Residents were told that the chemicals posed no serious risks to humans or the environment, but officials on the vector-control board admitted that the district should have used more aggressive tactics to notify the public of its plan.
This season, members of SWNSN aren’t waiting on the district to be in touch. The group has already drafted its own plan to help the district “fight the bite,” which includes the district training SWNSN’s volunteers to identify “existing and potential mosquito breeding sources” and determining whether “adult and/or larval stages are present.”
In a letter sent to the control district’s general manager, David Brown, SWNSN spokesman Donald Mooney said the group’s volunteers would “be limited to the public areas of the City of Davis, UC Davis, and private property that is in plain view from public property.”
“We wanted to take a more proactive approach and actually look for spots,” Mooney told SN&R.
But Brown insists that Mooney’s approach is not what the district needs. “We don’t want to discourage any help,” Brown said. “But his proposal is to help us in public places. We already know about those.”
Brown says that the district is not concerned so much with public breeding sources, like lakes, rivers and wetlands, as it is with private ones, such as birdbaths, ornamental fountains and neglected pools. He claims that the district knows about most public sites, but it can’t see what’s in your backyard.
That’s why Brown says he encouraged SWNSN to participate in a recent door-hanger distribution day last month and was discouraged when he didn’t hear a response.
According the district’s Jennifer Benito, volunteers handed out 3,000 door hangers in Davis.
“Our goal was to educate the public early and often so we don’t have mosquito sources scattered around the home.

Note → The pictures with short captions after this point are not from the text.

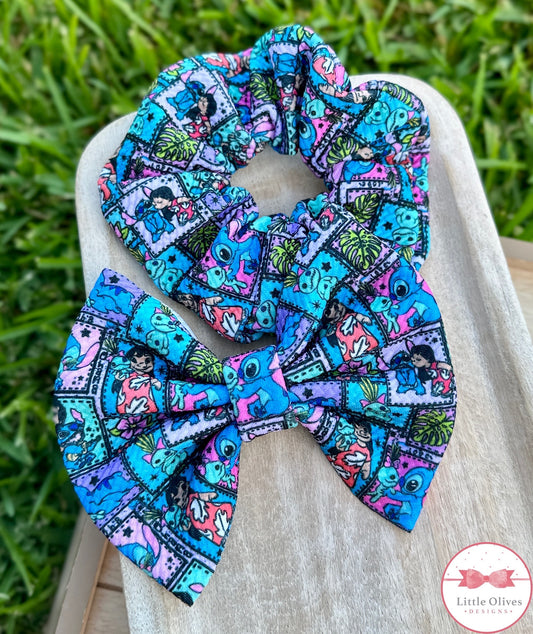 STITCH FRAMES BOW OR SCRUNCHIE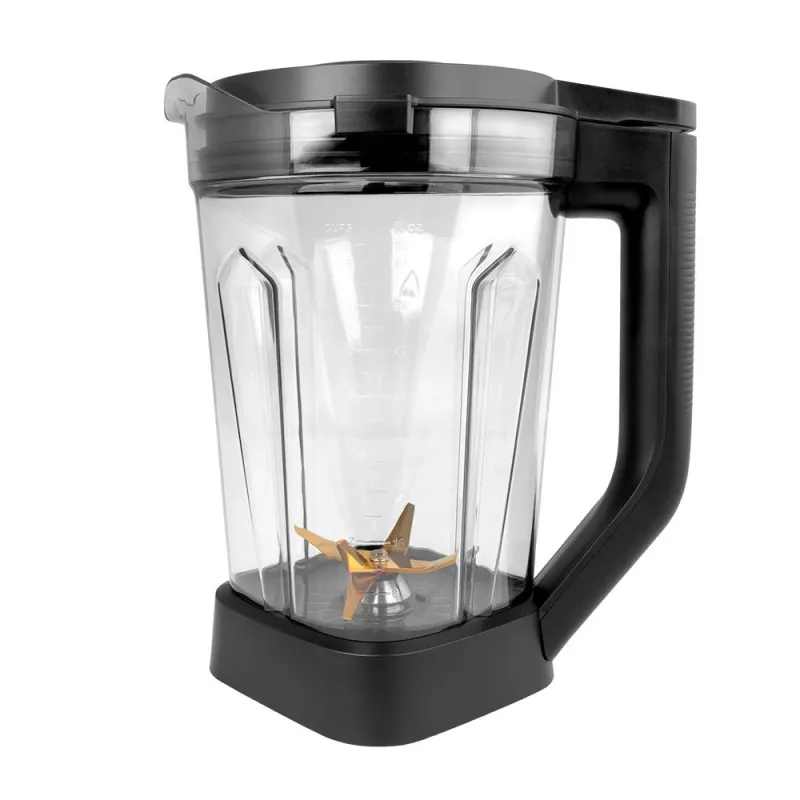 Tischmixer GASTROBACK Mix & Soup (2000 W, 2 L, Tritan-Behälter, Titanmesser, Touch-Bedienung, Schwarz/Edelstahl)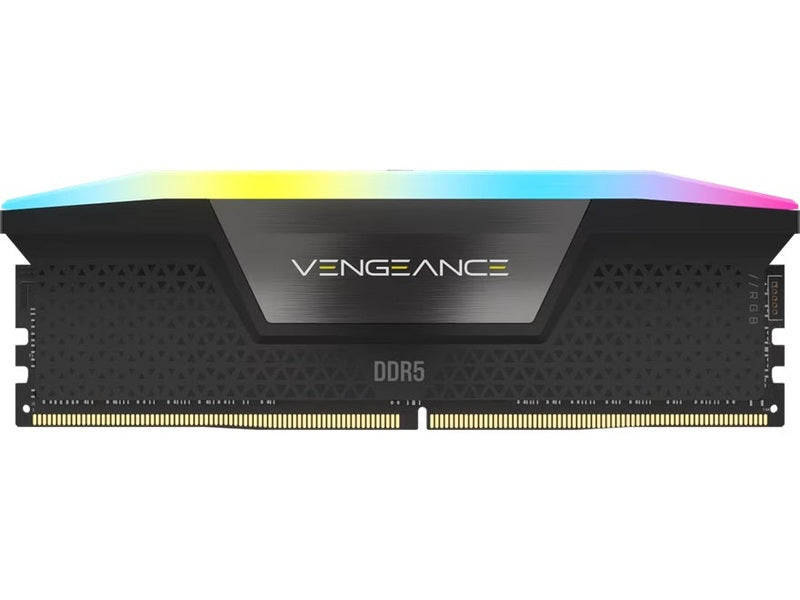 Corsair Vengeance RGB 32GB 2x16GB DDR5 DRAM 6000MT/s CL38 Memory Kit — Black
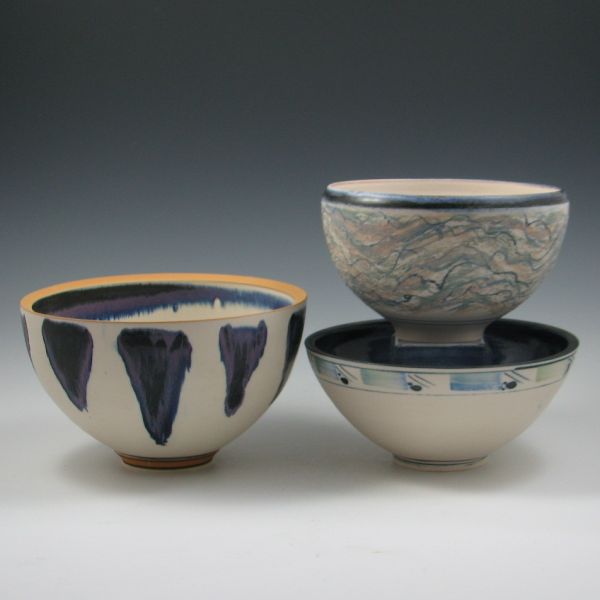 Three (3) Hunt Prothro Porcelain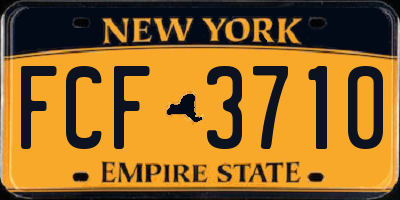 NY license plate FCF3710
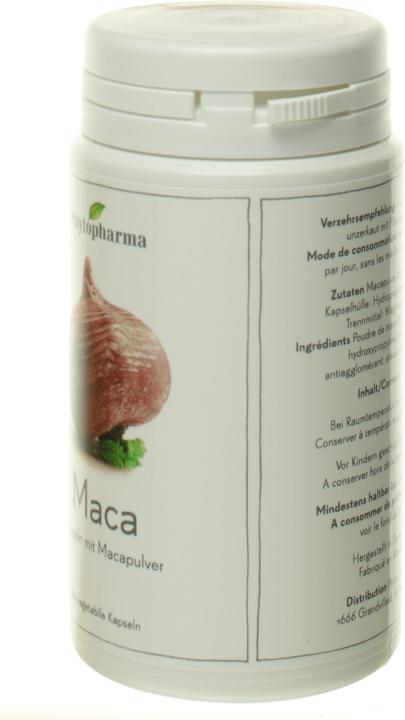 Image du produit Phytopharma Maca (80 pièce(s), Capsules, 40.40 g)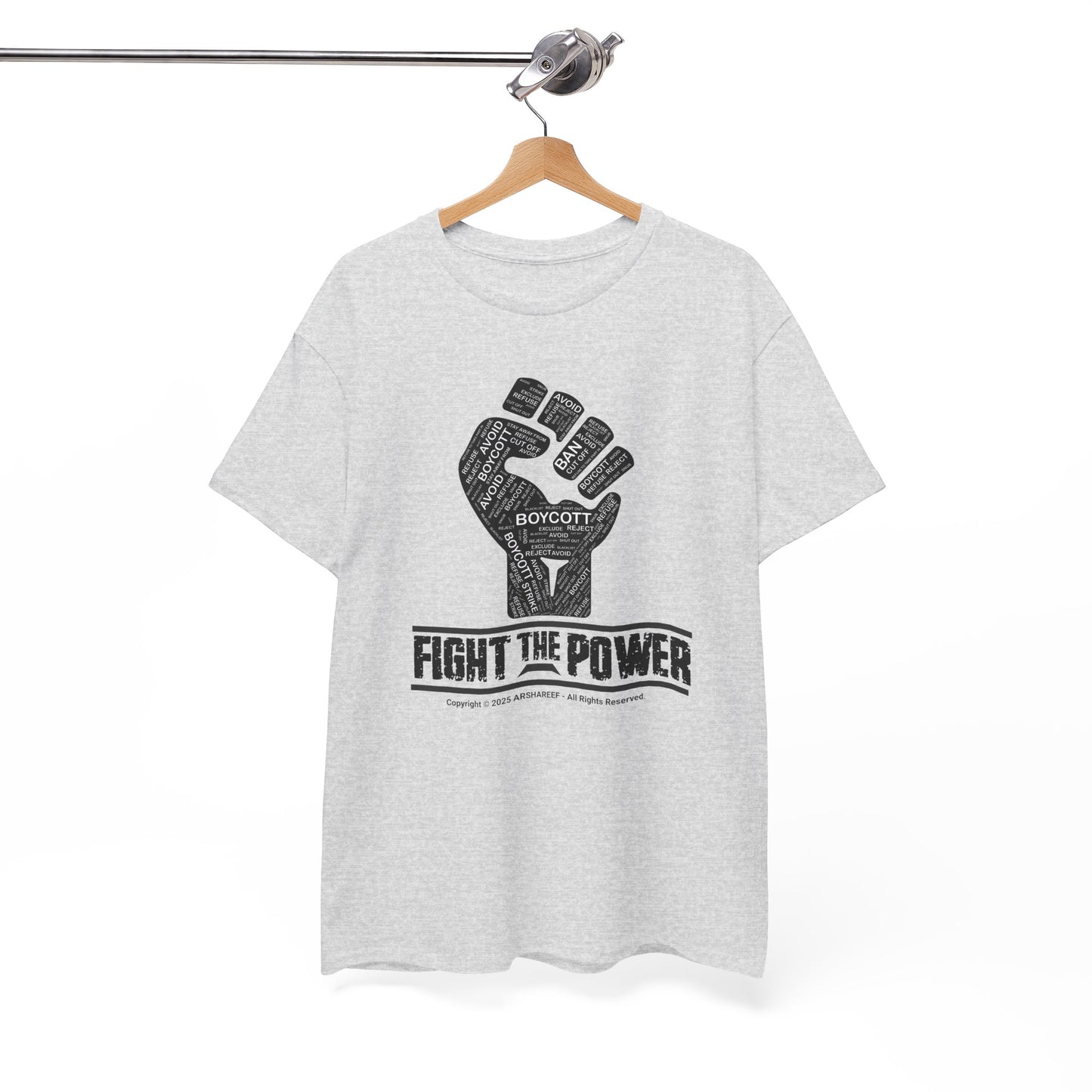 FIGHT THE POWER 2 Unisex Gildan Heavy Cotton Tee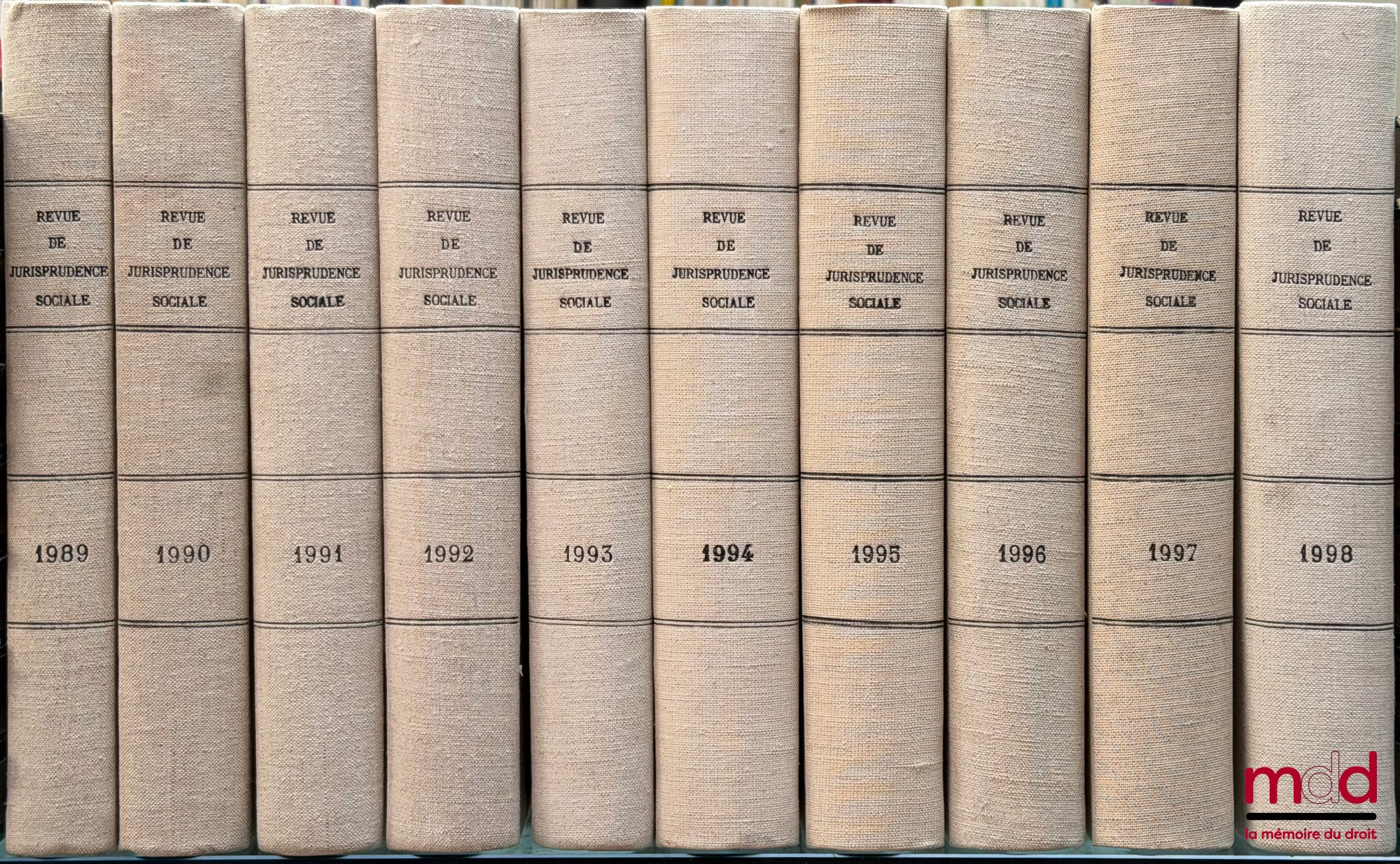 [RJS] – REVUE DE JURISPRUDENCE SOCIALE, fondée en 1989, de 1989 [tête de collection] à 2008 [complet]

Instead of helping us identify sources, how about not creating mosquito sources to begin with?” Benito asked.
But Mooney says that wasn’t the plan last year.
“A year ago, they said they’d love to have us come out and look for spots,” he said.
Still, Mooney isn’t miffed. He hopes to keep a dialogue open between his folks and the district and stresses that his goal is still the same: to avoid giving the district the excuse to spray.
But if the community-outreach programs fail, Benito says, spraying might still be an option.
Brown contends that the chemicals used in the spraying are approved by the Environmental Protection Agency and are an effective treatment for young and adult mosquitoes, but SWNSN says the chemicals aren’t as benign as the district would like people to think. The group’s Web site claims that the pesticides used in aerial application contain both piperonyl butoxide, a possible human carcinogen, and pyrethrins, which can “disrupt the normal functioning of sex hormones.”
Still, Benito says, “When we meet certain [West Nile] thresholds, we must protect public health.”